Agriculture Minister David Littleproud said the extent to which farmers sign up for FMDs now depends on the banks.
“So that in the good times we are preparing to make sure that we can get through these droughts without the need for government assistance.”
The cost of drought
Over the past two decades, federal and state governments have been trying to move towards a model of drought support that will see farm businesses become more drought tolerant.
Emergency drought responses, where governments spend money helping farmers get by day to day, were becoming too expensive.
The federal government alone spent $2.6 billion on interest rate subsidies for drought-affected farmers between 2001 and the end of 2011.
While there are some calls from farmers to return to those types of measures, Richard Heath from the Australian Farm Institute has warned against it.
“The difficulty with those sorts of subsidies is that if everyone knows that those subsidies are available where there is a drought, then there is a disincentive to prepare for it in the first place,” Mr Heath said.
“But drought is a regular occurrence and it is going to happen more and more frequently.”
NSW Agriculture Minister Niall Blair knows the pressure governments are under when farmers need drought support, but he said the challenge is developing assistance measures that keep everyone happy.
“We are working against history in this space, because this [providing subsidies] is what governments have traditionally done,” Mr Blair said.
“Usually when people are in a predicament like they are in now they turn to government, and we find ourselves back to where we were some years ago, even though we were trying to move away from those kinds of responses.
“We can’t dismiss or provide perverse incentives for those farmers who have thought about this drought, for example by dipping into their own pocket to build more infrastructure on [their] farm.”
Mr Williamson agreed, arguing that ad hoc drought responses can have long, unintended consequences.
“An interest rate subsidy is the last thing we need,” he said.
“It could drive up the price of land, for example, to unsubstantial levels, and you’d see people under huge mortgage stress.”
Mr Heath said it is important that the federal government get the balance right between emergency measures in the short term, and planning measures in the long term.
The need for balance is one the new Prime Minister Scott Morrison picked up on during his day trip to drought-stricken Quilpie in south-west Queensland on Monday.
“It is about drought relief and drought recovery as well. Those two things need to go together,” Mr Morrison said.
Another thing became clear on that trip; that whatever drought policy the federal government devises, it will not factor in man-made climate change.
“I don’t think that’s part of this debate … It’s not a debate I’ve participated in a lot in in the past because I’m practically interested in the policies that will address what is going on here right and now,” Mr Morrison said.
That comment found support from Stephen Tully, the farmer whose property Mr Morrison visited.
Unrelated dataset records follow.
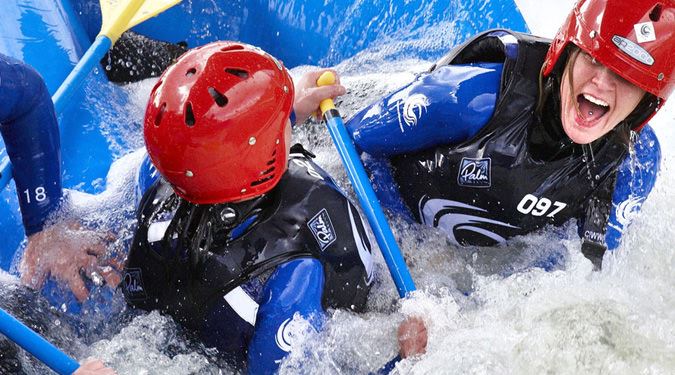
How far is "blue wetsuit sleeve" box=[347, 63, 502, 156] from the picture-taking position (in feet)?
6.84

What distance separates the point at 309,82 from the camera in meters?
2.44

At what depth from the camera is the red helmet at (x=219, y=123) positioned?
5.17 feet

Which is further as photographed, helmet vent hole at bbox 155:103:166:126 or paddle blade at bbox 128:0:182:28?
paddle blade at bbox 128:0:182:28

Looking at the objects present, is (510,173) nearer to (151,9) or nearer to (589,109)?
(589,109)

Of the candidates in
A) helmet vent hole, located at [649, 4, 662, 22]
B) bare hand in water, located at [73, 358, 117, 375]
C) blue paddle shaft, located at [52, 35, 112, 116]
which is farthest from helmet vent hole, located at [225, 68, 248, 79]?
blue paddle shaft, located at [52, 35, 112, 116]

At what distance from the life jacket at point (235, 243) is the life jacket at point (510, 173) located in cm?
42

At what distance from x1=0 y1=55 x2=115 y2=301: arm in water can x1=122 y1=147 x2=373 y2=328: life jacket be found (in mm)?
216

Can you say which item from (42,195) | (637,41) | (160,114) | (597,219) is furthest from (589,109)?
(42,195)

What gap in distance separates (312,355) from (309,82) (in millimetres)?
952

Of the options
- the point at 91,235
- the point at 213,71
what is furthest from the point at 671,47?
the point at 91,235

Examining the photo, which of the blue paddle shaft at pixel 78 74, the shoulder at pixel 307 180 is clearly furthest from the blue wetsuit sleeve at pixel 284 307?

“Whether it is climate change or it is completely irrelevant to everyone here, it’s still marginal,” Mr Tully said.
“People are hurting now. We need it fixed now.”
But there are many farmers who think the government needs to factor in climate change to its drought response.
“It needs to be at the forefront [of government policy]. It’s an ideologically poisonous area at the moment for a lot of people in the community, but things change,” Mr Williamson said.